TEXT TO READ:
start
The never ending games of "priorities" II plays with most of the few decent deposits they get irritate many & left DVC members cold. RCI has much better inventory availability. In fact a major reason we sold DVC was that ill-advised change to II. Remember it only lasted the 10 years they signed up for - then they could move back fast enough!  



Eli Mairs said:


> I'm sure that DVC will return to II at some point in future. I predict that it will be sooner than later.



I don't think you'd find many that agree. The "deal" was with II (allowing the infamous and totally unprecedented at the time $95 exchange penalty - RCI had refused to allow it although they did unfortunately give in with the new contract). 



Eli Mairs said:


> Finally, I don't know what you mean by value decline. We could still sell our points for more than our original cost, after 19 years. We have recouped our cost many times, with the free passes to 1999 (35+ five day passes), occasional rental of points, and the the value of staying in grand villas, for example, vs the rental costs.



Huh? Haven't you seen the recent prices for "old DVC" lately?  If you haven't rolled it over and still have your original points they are most assuredly NOT selling for more than 1992.  And it's going to get worse as more of the remaining use time disappears and fees rise.  Not a good combination for a buyer. Add in the new DVC restrictions soon to be imposed on resales and the message is clear. Prices are going nowhere but down and resales are not a good deal for sellers anymore & I don't feel they are better than renting now for buyers.
end
DATASET ENTRIES:
start
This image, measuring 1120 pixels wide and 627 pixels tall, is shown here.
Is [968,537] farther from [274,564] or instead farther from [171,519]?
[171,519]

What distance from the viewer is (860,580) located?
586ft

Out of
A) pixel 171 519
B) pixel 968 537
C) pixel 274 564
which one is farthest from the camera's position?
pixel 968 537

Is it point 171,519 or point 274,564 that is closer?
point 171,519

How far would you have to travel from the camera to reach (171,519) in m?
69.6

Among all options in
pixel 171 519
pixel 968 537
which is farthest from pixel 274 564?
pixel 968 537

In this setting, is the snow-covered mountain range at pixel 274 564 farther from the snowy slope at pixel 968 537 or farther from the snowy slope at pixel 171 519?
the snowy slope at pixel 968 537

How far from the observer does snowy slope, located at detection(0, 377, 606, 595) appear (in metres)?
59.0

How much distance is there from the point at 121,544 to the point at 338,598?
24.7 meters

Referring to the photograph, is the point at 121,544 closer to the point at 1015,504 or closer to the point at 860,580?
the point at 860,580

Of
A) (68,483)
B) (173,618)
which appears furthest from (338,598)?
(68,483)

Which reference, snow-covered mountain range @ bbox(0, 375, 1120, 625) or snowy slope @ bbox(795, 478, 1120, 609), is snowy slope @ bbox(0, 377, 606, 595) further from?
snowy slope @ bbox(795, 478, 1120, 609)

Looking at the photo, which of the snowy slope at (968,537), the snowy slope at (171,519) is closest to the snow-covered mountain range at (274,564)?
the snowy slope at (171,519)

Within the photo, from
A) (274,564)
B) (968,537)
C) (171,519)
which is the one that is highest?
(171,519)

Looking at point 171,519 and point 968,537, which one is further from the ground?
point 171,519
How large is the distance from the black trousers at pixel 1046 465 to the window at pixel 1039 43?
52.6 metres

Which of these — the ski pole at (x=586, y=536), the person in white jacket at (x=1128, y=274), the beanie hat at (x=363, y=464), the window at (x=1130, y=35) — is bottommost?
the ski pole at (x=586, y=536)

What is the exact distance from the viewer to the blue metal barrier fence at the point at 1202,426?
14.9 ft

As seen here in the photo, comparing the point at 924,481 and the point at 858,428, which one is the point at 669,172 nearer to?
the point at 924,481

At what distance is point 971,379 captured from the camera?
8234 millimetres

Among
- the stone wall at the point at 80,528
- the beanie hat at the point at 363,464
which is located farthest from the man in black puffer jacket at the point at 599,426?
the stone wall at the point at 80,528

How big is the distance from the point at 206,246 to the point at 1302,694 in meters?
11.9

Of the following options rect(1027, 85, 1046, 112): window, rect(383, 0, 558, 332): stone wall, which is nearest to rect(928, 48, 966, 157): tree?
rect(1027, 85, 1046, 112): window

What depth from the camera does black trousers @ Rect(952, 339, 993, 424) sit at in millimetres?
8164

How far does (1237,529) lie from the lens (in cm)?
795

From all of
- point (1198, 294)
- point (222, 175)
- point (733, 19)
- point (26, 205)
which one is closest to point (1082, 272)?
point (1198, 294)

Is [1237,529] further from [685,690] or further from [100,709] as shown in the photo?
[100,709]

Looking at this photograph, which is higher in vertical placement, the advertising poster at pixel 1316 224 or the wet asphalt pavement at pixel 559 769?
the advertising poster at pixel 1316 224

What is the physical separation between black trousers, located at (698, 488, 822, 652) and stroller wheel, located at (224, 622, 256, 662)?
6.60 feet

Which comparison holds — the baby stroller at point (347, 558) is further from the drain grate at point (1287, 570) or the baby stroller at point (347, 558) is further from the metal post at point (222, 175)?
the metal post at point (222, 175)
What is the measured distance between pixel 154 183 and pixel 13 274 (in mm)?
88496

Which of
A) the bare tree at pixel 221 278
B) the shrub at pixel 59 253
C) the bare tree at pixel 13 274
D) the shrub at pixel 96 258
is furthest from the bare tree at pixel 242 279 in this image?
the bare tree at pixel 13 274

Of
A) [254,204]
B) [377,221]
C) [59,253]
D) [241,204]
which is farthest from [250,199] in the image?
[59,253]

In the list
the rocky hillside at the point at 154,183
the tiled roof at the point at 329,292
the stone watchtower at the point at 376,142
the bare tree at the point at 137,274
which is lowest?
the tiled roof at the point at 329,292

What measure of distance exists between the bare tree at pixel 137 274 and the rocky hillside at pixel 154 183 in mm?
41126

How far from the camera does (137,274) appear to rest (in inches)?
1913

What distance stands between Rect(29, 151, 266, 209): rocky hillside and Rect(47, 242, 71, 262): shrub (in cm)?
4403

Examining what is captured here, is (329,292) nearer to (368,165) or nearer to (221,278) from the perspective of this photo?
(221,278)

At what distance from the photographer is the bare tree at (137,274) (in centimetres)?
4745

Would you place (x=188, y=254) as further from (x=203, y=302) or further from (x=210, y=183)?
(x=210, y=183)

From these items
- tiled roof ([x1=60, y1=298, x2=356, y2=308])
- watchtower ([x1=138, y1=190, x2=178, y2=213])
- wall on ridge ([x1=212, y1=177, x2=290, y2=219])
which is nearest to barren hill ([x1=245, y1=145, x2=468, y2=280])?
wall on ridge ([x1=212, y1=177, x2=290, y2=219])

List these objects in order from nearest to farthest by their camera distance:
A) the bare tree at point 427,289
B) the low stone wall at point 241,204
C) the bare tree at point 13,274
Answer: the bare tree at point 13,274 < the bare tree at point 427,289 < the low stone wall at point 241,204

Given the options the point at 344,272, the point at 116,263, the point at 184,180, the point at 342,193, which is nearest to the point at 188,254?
end
REQUIRED ACTIONS:
(a) Answer these questions from the timeshare thread, one line each:
(i) Which exchange company does the thread say has much better inventory availability?
(ii) What dollar amount was the exchange penalty allowed under the "deal" with II?
(iii) How many years after buying does Eli Mairs say the points could still sell for more than the original cost?
(b) Using the timeshare thread, list every way Eli Mairs says the original cost has been recouped.
(c) Based on the timeshare thread, why does the reply to Eli Mairs expect prices for "old DVC" to keep going down?

FULL SOLUTIONS:
(a)
(i) RCI
(ii) $95
(iii) 19 years

(b)
- Free passes to 1999 (35+ five-day passes)
- Occasional rental of points
- The value of staying in grand villas compared with the rental costs

(c) The reply says prices will get worse as more of the remaining use time disappears and fees rise. It adds that new DVC restrictions soon to be imposed on resales make the outlook clear.